§ Bloc de texte:
■ ■ ■
2. Par un jugement du 12 avril 2018, le tribunal administratif de Rouen a rejeté la demande de M. C... tendant à l'annulation de cet arrêté. Par un arrêt du 7 mai 2019, la cour administrative d'appel de Douai a rejeté l'appel formé par M. C... contre ce jugement. Le Conseil d'Etat, saisi d'un pourvoi de M. C..., a annulé l'arrêt de la cour administrative d'appel de Douai et a renvoyé l'affaire à la même cour.

Sur le bien-fondé du jugement attaqué :

3. En premier lieu, il ressort des termes mêmes de l'arrêté attaqué que pour refuser d'admettre M. C... au séjour en sa qualité de parent d'un enfant français, la préfète de la Seine-Maritime a notamment visé les stipulations du 4 de l'article 6 de l'accord franco-algérien du 27 décembre 1968, fondement de la demande de titre de séjour présentée par M. C..., et les circonstances que si celui-ci fait valoir être le père d'un enfant français né le 9 juin 2015, qu'il a reconnu le 6 juillet 2015, il n'apporte pas la preuve qu'il subviendrait aux besoins de l'enfant depuis sa naissance ou depuis au moins un an, outre le fait qu'il représente une menace pour l'ordre public. Ainsi, et alors même que ces motifs ne reprennent pas l'ensemble des éléments caractérisant la situation personnelle et administrative de M. C..., la décision portant refus de titre de séjour est suffisamment motivée. Le moyen tiré de l'insuffisance de motivation de cette décision doit donc être écarté.
■ ■ ■
§ Données fournies:
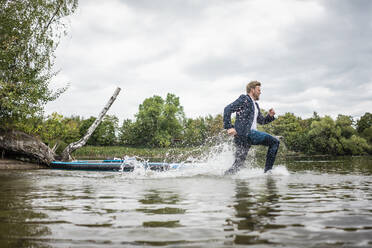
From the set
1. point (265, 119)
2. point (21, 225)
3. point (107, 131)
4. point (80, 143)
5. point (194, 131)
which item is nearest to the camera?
point (21, 225)

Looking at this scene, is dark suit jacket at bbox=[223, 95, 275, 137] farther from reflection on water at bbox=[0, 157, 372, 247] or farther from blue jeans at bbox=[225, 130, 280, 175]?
reflection on water at bbox=[0, 157, 372, 247]

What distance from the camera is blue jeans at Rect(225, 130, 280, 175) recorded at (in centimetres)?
762

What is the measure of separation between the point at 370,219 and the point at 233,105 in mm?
5337

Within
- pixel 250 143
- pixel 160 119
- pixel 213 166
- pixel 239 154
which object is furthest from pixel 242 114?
pixel 160 119

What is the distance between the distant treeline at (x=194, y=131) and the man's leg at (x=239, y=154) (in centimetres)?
3426

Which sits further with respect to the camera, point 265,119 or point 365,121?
point 365,121

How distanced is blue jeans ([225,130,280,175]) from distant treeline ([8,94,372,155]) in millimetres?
34290

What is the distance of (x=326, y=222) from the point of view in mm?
2543

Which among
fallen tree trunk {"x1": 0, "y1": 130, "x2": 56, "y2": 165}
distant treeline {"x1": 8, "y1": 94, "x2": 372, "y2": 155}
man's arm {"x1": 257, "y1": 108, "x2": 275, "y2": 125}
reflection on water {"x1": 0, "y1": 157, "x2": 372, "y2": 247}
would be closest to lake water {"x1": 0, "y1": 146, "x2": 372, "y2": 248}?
reflection on water {"x1": 0, "y1": 157, "x2": 372, "y2": 247}

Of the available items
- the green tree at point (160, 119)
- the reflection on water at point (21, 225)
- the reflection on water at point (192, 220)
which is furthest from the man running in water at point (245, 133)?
the green tree at point (160, 119)

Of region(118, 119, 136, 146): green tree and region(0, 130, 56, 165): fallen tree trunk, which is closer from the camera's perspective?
region(0, 130, 56, 165): fallen tree trunk

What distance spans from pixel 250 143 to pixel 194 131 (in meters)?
69.4

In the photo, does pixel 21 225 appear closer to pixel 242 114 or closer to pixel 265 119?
pixel 242 114

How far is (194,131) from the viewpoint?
253ft
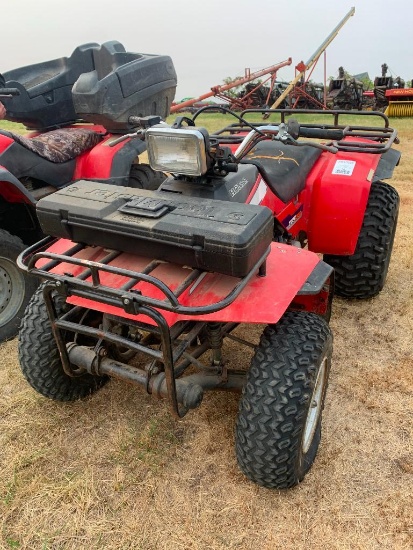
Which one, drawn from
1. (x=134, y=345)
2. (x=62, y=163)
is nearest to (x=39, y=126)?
(x=62, y=163)

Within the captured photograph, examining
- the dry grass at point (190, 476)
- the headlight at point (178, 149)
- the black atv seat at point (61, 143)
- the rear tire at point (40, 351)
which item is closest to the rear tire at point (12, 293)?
the dry grass at point (190, 476)

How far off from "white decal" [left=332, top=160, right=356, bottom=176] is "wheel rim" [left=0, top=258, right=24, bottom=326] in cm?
192

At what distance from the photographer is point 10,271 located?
292 centimetres

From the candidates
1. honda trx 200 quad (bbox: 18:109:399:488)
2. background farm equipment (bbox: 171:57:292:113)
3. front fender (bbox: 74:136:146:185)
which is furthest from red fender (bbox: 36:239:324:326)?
background farm equipment (bbox: 171:57:292:113)

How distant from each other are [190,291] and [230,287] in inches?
5.3

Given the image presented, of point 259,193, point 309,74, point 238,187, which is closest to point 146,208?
point 238,187

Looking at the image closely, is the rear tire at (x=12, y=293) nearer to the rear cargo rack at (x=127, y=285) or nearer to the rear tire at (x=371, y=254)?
the rear cargo rack at (x=127, y=285)

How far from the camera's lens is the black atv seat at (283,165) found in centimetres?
237

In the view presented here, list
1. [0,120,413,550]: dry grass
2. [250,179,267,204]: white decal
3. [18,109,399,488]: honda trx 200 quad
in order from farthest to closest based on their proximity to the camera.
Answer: [250,179,267,204]: white decal, [0,120,413,550]: dry grass, [18,109,399,488]: honda trx 200 quad

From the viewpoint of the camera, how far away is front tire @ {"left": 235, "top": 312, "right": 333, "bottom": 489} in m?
1.70

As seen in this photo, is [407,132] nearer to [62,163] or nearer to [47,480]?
[62,163]

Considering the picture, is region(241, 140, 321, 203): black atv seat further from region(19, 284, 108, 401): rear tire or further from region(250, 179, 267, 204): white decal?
region(19, 284, 108, 401): rear tire

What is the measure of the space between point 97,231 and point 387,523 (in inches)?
57.6

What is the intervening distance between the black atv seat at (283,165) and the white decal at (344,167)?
5.4 inches
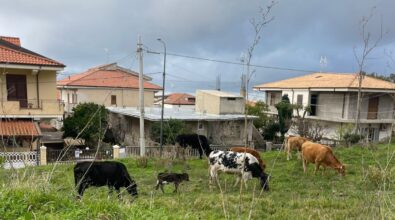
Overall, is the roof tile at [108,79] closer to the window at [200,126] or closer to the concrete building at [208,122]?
the concrete building at [208,122]

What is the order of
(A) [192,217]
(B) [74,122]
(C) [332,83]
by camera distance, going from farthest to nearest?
(C) [332,83] < (B) [74,122] < (A) [192,217]

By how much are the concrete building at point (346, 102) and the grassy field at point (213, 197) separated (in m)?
16.0

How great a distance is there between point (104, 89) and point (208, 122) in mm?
14067

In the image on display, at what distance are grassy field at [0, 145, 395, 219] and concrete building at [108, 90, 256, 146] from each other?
10543mm

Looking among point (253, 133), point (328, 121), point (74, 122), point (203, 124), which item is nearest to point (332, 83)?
point (328, 121)

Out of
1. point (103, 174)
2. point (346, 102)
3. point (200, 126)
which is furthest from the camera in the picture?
point (346, 102)

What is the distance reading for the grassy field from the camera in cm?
373

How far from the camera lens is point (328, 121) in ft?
94.3

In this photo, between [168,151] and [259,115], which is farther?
[259,115]

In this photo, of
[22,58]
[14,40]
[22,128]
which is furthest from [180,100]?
[22,128]

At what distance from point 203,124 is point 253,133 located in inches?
177

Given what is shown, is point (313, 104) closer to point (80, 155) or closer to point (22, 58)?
point (80, 155)

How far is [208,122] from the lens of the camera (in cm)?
2391

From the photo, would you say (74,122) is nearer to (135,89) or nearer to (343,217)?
(135,89)
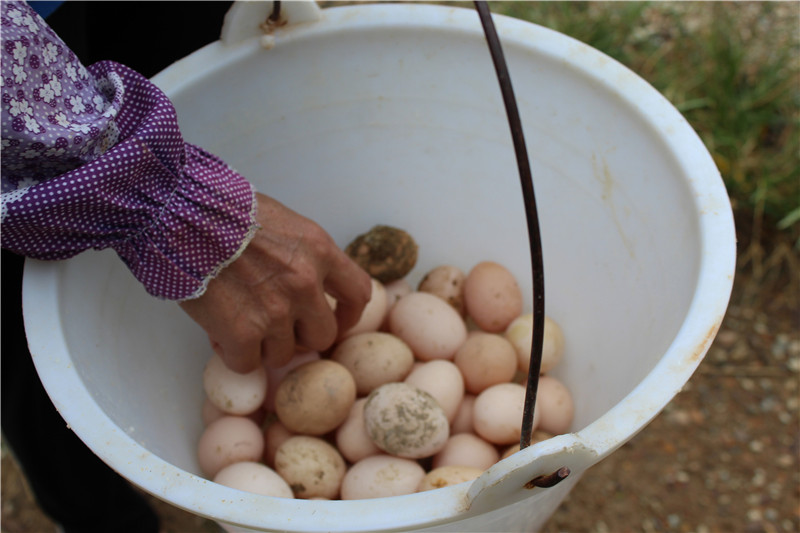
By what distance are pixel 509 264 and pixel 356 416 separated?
40cm

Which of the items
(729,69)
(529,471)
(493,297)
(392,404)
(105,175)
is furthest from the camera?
(729,69)

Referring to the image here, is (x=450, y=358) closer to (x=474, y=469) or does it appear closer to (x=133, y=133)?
(x=474, y=469)

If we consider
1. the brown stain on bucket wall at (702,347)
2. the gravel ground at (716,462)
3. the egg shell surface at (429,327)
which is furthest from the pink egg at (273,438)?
the brown stain on bucket wall at (702,347)

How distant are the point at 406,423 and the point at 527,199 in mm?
405

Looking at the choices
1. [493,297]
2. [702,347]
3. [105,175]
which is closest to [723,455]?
[493,297]

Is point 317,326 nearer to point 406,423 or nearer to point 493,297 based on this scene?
point 406,423

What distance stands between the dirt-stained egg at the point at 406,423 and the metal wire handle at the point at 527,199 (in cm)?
26

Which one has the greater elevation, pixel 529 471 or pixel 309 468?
pixel 529 471

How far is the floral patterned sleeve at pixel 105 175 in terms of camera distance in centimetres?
68

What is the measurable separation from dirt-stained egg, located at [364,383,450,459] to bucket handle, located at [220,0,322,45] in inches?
21.5

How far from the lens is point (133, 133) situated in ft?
2.48

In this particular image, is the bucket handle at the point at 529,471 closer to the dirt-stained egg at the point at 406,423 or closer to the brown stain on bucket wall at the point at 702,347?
the brown stain on bucket wall at the point at 702,347

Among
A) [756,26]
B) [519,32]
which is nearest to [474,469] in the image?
[519,32]

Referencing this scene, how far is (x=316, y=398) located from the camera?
1029 mm
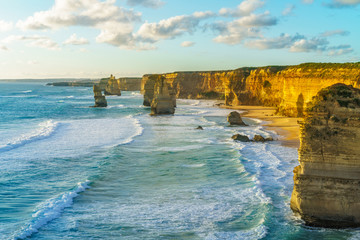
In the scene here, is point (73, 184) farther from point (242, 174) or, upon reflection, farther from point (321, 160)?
point (321, 160)

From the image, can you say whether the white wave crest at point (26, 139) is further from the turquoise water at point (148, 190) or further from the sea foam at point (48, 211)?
the sea foam at point (48, 211)

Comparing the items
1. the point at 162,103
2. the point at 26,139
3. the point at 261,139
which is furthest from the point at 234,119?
the point at 26,139

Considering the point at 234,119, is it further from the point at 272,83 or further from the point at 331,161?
the point at 331,161

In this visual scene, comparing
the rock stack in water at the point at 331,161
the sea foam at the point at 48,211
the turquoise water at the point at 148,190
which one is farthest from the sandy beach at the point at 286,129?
the sea foam at the point at 48,211

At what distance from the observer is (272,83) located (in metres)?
68.6

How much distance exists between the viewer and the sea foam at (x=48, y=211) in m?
13.2

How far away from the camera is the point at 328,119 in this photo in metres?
13.0

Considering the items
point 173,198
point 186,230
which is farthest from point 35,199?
point 186,230

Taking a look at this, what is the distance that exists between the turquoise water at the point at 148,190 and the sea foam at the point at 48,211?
4 cm

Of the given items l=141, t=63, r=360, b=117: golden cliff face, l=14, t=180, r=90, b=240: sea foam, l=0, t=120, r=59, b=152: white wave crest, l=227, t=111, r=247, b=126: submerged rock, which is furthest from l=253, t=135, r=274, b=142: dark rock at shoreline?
l=0, t=120, r=59, b=152: white wave crest

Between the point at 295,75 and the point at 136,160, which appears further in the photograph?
the point at 295,75

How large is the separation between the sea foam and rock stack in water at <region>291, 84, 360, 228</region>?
397 inches

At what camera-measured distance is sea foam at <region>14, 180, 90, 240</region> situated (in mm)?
13211

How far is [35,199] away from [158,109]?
144 feet
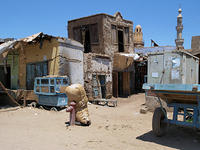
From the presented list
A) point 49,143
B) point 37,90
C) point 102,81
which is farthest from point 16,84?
point 49,143

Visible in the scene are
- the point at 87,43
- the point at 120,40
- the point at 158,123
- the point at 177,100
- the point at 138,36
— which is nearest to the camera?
the point at 158,123

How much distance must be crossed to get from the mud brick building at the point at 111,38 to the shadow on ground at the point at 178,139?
■ ■ ■
§ Consigne 1:
Indiquez si chacune des affirmations suivantes est conforme à l'extrait de décision, en répondant par oui ou par non et en citant à l'identique les mots qui tranchent. (a) Le tribunal administratif de Rouen a rejeté la demande de M. C... le 12 avril 2018. (b) Le Conseil d'Etat a renvoyé l'affaire devant une autre cour que celle de Douai. (c) M. C... a reconnu son enfant le 9 juin 2015.
§ Consigne 2:
Extrayez de l'extrait de décision, sans rien y changer, le passage qui s'ouvre sur les mots contenant « 2. Par un jugement » et se termine par « la même cour. ».
§ Consigne 3:
D'après l'extrait de décision, quelle juridiction a rejeté, par un arrêt du 7 mai 2019, l'appel formé par M. C... ?
Appuyez-vous uniquement sur l'extrait de décision.

§ Réponse complète 1:
(a) Oui : « Par un jugement du 12 avril 2018, le tribunal administratif de Rouen a rejeté la demande de M. C... »
(b) Non : « a renvoyé l'affaire à la même cour »
(c) Non : « né le 9 juin 2015, qu'il a reconnu le 6 juillet 2015 »

§ Réponse complète 2:
2. Par un jugement du 12 avril 2018, le tribunal administratif de Rouen a rejeté la demande de M. C... tendant à l'annulation de cet arrêté. Par un arrêt du 7 mai 2019, la cour administrative d'appel de Douai a rejeté l'appel formé par M. C... contre ce jugement. Le Conseil d'Etat, saisi d'un pourvoi de M. C..., a annulé l'arrêt de la cour administrative d'appel de Douai et a renvoyé l'affaire à la même cour.

§ Réponse complète 3:
La cour administrative d'appel de Douai.